**Exercise input**
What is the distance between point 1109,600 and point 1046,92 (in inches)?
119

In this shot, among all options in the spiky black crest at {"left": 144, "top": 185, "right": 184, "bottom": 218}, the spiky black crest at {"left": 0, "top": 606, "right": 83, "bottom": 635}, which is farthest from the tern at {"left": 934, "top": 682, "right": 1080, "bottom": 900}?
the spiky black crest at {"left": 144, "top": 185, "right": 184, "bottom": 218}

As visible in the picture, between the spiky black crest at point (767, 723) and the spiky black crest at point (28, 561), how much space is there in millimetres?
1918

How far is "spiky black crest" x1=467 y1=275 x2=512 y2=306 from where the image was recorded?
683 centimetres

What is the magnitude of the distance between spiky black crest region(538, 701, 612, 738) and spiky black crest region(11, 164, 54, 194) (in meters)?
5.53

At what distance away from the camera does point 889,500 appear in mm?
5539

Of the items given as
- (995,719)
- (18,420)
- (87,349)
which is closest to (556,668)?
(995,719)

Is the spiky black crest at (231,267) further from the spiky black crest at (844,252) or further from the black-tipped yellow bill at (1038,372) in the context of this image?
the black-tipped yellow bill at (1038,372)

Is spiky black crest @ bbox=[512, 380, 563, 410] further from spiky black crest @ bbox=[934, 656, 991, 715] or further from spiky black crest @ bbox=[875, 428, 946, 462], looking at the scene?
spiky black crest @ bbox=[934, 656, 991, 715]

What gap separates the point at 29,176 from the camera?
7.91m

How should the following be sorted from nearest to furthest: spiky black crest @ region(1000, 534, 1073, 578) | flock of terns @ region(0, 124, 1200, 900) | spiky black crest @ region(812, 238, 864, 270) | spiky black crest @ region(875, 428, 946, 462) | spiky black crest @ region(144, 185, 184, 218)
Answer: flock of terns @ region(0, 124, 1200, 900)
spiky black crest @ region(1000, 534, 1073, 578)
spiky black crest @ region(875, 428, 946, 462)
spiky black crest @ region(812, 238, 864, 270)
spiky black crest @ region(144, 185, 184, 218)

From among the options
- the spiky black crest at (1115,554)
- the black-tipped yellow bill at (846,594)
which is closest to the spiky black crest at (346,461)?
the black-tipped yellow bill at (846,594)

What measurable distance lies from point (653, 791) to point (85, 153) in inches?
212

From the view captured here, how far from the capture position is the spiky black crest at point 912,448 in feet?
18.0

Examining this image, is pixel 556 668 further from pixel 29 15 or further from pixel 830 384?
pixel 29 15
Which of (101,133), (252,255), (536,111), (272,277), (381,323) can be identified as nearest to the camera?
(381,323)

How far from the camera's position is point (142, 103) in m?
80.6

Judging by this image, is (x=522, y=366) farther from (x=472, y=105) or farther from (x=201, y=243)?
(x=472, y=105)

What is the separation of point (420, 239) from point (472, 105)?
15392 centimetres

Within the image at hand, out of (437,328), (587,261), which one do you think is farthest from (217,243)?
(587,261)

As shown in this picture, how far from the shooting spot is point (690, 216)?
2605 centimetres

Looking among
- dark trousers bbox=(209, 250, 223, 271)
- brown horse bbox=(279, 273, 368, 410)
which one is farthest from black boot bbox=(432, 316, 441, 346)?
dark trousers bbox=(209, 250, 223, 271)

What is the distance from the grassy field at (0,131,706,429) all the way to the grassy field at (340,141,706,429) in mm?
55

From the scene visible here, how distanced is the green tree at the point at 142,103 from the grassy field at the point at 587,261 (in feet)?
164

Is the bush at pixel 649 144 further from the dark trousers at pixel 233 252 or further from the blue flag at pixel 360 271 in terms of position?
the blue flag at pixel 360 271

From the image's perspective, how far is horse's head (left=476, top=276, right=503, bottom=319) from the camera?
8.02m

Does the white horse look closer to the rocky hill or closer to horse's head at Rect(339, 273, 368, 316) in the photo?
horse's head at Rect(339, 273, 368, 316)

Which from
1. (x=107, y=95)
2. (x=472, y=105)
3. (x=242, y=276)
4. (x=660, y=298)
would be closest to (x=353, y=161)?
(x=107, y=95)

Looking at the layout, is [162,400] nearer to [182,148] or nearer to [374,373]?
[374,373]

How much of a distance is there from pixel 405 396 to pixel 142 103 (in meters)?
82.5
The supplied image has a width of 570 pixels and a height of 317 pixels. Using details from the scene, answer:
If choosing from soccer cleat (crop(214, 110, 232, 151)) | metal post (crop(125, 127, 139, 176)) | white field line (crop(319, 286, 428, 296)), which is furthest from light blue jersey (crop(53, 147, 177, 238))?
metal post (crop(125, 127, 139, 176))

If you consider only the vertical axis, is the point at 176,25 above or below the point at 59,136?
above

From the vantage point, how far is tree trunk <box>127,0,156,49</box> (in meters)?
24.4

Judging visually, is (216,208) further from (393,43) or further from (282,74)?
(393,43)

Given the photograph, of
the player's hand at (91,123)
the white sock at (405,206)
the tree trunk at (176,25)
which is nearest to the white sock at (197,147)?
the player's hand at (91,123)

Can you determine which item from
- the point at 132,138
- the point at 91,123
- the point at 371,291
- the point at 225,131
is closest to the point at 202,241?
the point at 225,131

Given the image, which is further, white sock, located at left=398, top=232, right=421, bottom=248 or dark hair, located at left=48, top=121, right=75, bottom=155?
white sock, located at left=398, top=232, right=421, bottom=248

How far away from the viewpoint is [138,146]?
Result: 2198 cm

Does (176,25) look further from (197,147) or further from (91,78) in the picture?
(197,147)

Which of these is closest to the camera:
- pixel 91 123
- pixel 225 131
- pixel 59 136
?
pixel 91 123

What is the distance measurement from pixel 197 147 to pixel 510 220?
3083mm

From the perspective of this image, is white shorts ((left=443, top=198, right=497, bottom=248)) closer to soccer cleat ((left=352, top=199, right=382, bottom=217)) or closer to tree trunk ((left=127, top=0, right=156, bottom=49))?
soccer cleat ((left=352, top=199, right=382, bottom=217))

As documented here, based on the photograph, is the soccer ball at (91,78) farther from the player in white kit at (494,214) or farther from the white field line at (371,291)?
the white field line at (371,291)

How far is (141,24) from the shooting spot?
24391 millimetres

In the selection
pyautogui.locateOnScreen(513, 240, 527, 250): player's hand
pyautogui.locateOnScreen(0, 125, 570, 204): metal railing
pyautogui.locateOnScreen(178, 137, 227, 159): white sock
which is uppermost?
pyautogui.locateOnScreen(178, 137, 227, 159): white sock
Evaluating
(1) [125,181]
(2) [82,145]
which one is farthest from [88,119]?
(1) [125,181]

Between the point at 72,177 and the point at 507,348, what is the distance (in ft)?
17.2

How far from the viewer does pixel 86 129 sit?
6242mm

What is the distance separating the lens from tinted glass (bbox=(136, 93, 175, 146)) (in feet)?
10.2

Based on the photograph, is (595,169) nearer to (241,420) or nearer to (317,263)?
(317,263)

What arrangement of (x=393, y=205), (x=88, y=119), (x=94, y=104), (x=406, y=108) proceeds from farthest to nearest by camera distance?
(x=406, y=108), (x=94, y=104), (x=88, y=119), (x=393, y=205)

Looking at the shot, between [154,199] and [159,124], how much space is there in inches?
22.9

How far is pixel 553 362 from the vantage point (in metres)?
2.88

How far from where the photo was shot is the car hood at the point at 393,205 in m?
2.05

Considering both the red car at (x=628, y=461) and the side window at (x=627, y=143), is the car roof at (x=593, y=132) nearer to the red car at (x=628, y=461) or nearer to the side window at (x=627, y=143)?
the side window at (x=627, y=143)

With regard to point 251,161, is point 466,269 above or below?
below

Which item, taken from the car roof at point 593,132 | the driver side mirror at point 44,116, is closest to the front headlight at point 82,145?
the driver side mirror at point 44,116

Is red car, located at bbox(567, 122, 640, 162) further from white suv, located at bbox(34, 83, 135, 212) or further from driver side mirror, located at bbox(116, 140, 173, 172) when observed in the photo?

**Problem description**
Please rescale the items from the line with "Judging by this" to the line with "15392 centimetres" by writing those lines out again, requests included, with every coordinate and distance in the answers multiplied by 0.2 and rounded to a whole number, halves up. Leave the numbers in the requests unchanged, and reproduce no other lines.

**Result of the task**
Judging by this image, is (x=522, y=366) farther from (x=472, y=105) or farther from (x=201, y=243)?
(x=94, y=21)

What is the separation of point (420, 239) from point (472, 105)?
3078 centimetres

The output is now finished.